I'm speechless....don't know how to respond to that


----------



## Dollystanford (Mar 14, 2012)

you're welcome


----------



## bandit.45 (Feb 8, 2012)

Ban her!!! Ban her!!!


----------



## angelpixie (Mar 2, 2012)

Why? It's nothing we haven't all seen before, generally speaking...


----------



## bandit.45 (Feb 8, 2012)

My junk is bigger.


----------



## Dollystanford (Mar 14, 2012)

bandit.45 said:


> Ban her!!! Ban her!!!


----------



## pidge70 (Jan 17, 2011)

Dollystanford said:


> oh thank goodness it's just your sweet face Proud, i thought you were going to show us your new lingerie


I'm going to get those for Joe!........:smthumbup:


----------



## bandit.45 (Feb 8, 2012)

Dollystanford said:


>


God! You know I'm kidding....


----------



## Dollystanford (Mar 14, 2012)

I'm ill today bandit, I need to feel the love in the room

Pidge - do it!!!! do it do it do it

don't post a picture though


----------



## pidge70 (Jan 17, 2011)

Dollystanford said:


> I'm ill today bandit, I need to feel the love in the room
> 
> Pidge - do it!!!! do it do it do it
> 
> don't post a picture though


I would need to get a bigger "pouch" or else there will be spillage.........lol


----------



## Dollystanford (Mar 14, 2012)

ha ha Joe thanks you I'm sure


----------



## bandit.45 (Feb 8, 2012)

Dollystanford said:


> I'm ill today bandit, I need to feel the love in the room
> 
> Pidge - do it!!!! do it do it do it
> 
> don't post a picture though


You know I love you girl....


----------



## Dollystanford (Mar 14, 2012)

:bounce:


----------



## proudwidaddy (Dec 26, 2011)

Dolly much love for you


----------



## bandit.45 (Feb 8, 2012)

So Proud, has the ex still been acting like a squirelly b*tch towrds you?

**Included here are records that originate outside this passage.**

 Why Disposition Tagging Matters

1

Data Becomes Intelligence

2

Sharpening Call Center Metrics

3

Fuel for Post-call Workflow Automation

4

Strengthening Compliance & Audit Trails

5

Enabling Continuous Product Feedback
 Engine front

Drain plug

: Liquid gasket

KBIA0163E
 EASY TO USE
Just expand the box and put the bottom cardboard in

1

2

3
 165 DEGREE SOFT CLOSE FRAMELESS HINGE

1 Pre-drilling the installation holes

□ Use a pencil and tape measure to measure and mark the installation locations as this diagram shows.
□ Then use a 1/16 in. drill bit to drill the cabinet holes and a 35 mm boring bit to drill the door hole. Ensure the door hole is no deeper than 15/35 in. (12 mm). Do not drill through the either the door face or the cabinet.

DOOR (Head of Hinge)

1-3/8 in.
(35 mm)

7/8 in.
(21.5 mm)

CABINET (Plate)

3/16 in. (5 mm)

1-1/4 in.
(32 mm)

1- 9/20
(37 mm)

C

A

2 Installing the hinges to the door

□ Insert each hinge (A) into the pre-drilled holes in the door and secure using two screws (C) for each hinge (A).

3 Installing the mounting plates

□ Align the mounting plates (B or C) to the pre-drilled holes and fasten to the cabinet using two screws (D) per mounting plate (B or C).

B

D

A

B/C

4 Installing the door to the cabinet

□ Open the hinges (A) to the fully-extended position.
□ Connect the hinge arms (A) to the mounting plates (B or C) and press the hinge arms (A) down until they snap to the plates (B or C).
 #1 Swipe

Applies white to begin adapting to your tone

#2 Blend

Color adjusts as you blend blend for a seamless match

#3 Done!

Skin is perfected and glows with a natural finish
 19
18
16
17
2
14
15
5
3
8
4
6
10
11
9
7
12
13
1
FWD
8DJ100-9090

Has she been acting all nicey nicey, or is the reality of her choices setting in now?


----------



## warlock07 (Oct 28, 2011)

The threads here wouldn't be half as fun without Dolly. She is awesome


----------



## proudwidaddy (Dec 26, 2011)

Bandit,
No she has been lost in her own world lately, getting ready for her week long trip with her boyfriend at the end of the month to go out to Cali


----------



## MyselfAgain (Apr 21, 2012)

Bandit is off on a date with his lady friend, so I'm going to jump in here and say, to hell with the ex. Proud can do much, much better.
_Posted via Mobile Device_


----------



## proudwidaddy (Dec 26, 2011)

Oh I know I can


----------